After the systematic review I interviewed 34 participants who were people with dementia, family carers, and professionals from 3^rd sectors, NHS and social care; in community and care home settings. I did this because I wanted to approach the topic from different perspectives to better understand the lived experience of Black African and Black Caribbean families with dementia, their outlook of the condition, their beliefs around personhood and continuity of self in dementia, and their experience around moving to a care home.

I have completed the data analysis and working on the interpretation. At this point, it is apparent from the data and the systematic review that the common narratives around “lack of knowledge”, “misconception of dementia” and so on, that are often reported in the literature about BME people does not show in the group of participants I have interviewed. There are a number of themes that are coming up around reciprocity and expectation of care, the call of home, and questions around identity, integration, and position in a foreign place and much more, but I cannot really say at this point what direction the interpretation will take.
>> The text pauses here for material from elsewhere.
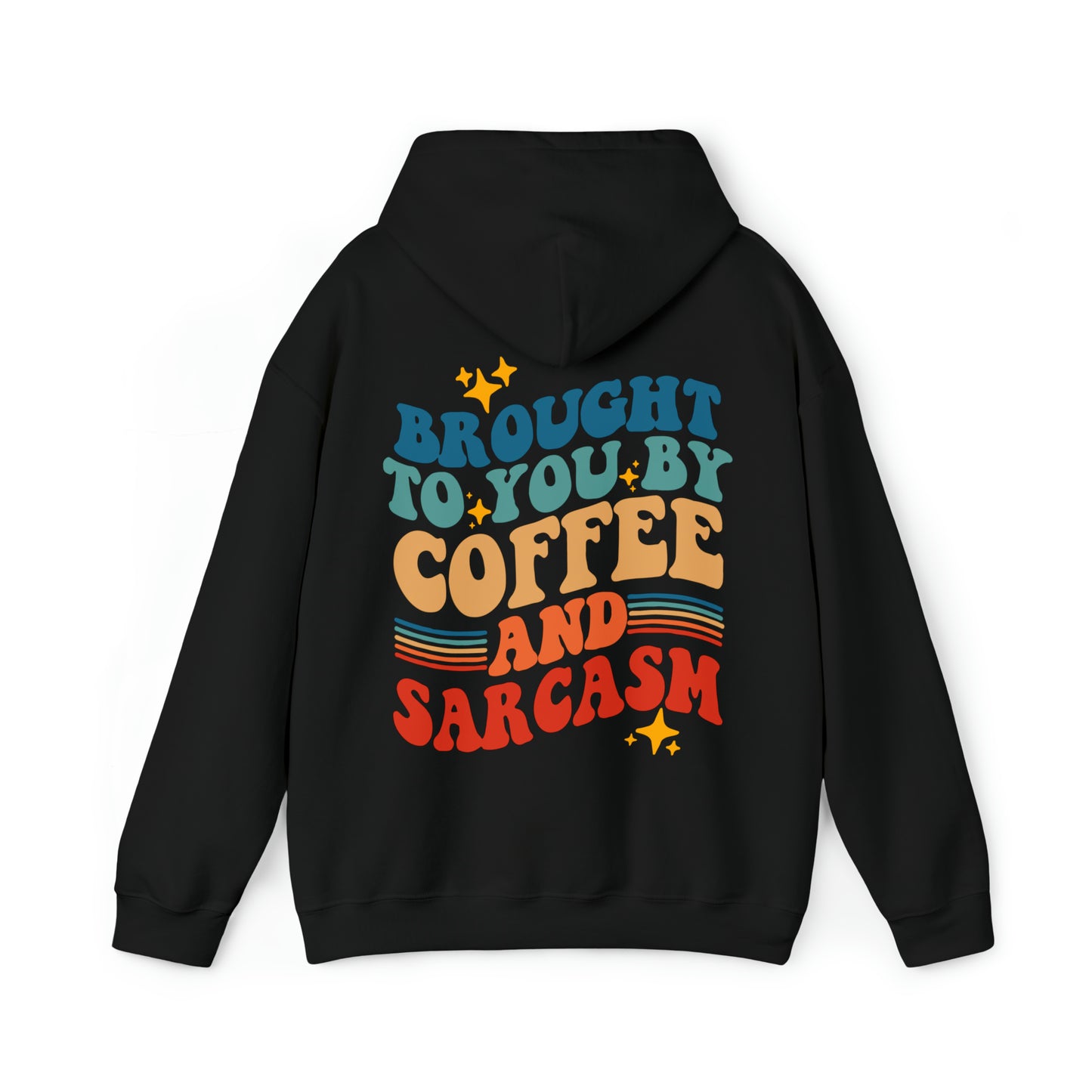 Coffee and Sarcasm Hoodie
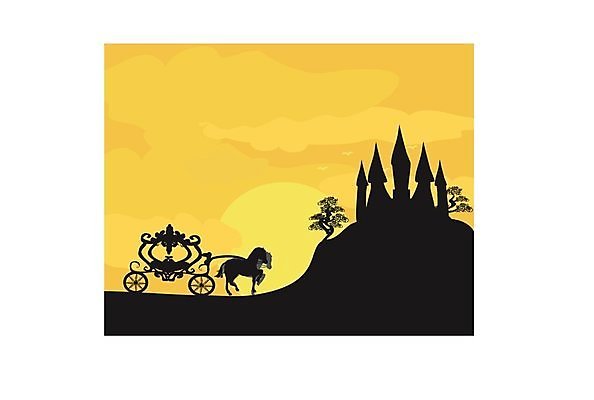 EPS 해외이미지 클립아트 구름 실루엣 별 분홍색 백그라운드 일러스트 교통시설 상상 하늘 동화 풍경 탑 궁전 꿈 깃발 만화 초대 마차 공상 왕국 유니콘 해외202004 해외일러스트 자연요소 건축물 교통수단 컬러 교통 고건축 촬영기법 시설 파일형식 벡터 이미지허브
What has been the impact of your research so far?
It is still early in the research for an impact as I am yet to publish my findings and with the current COVID situation, opportunities to disseminate or present early findings are affected. However, with the published systematic review, which opened up new ways of thinking about this area of research and the upcoming findings, I hope my research will highlight the importance to pay closer attention to how we investigate, report and represent various populations in research. We may be tempted to endorse existing narratives without considering the contexts in which studies are carried out. This is particularly important in ethnicity focused dementia research and qualitative research. But more importantly, I hope my research will help improve experiences and outcomes for Black families living with dementia.

What’s next for your research in this field?
Next is to complete my write-up of the final results and the thesis; and hopefully use my findings to develop a model or intervention that will make dementia services more diverse and inclusive to better meet the needs of Black African and Black Caribbean families living with dementia. Also, there is some interest from a publisher for me to convert my thesis into a monograph.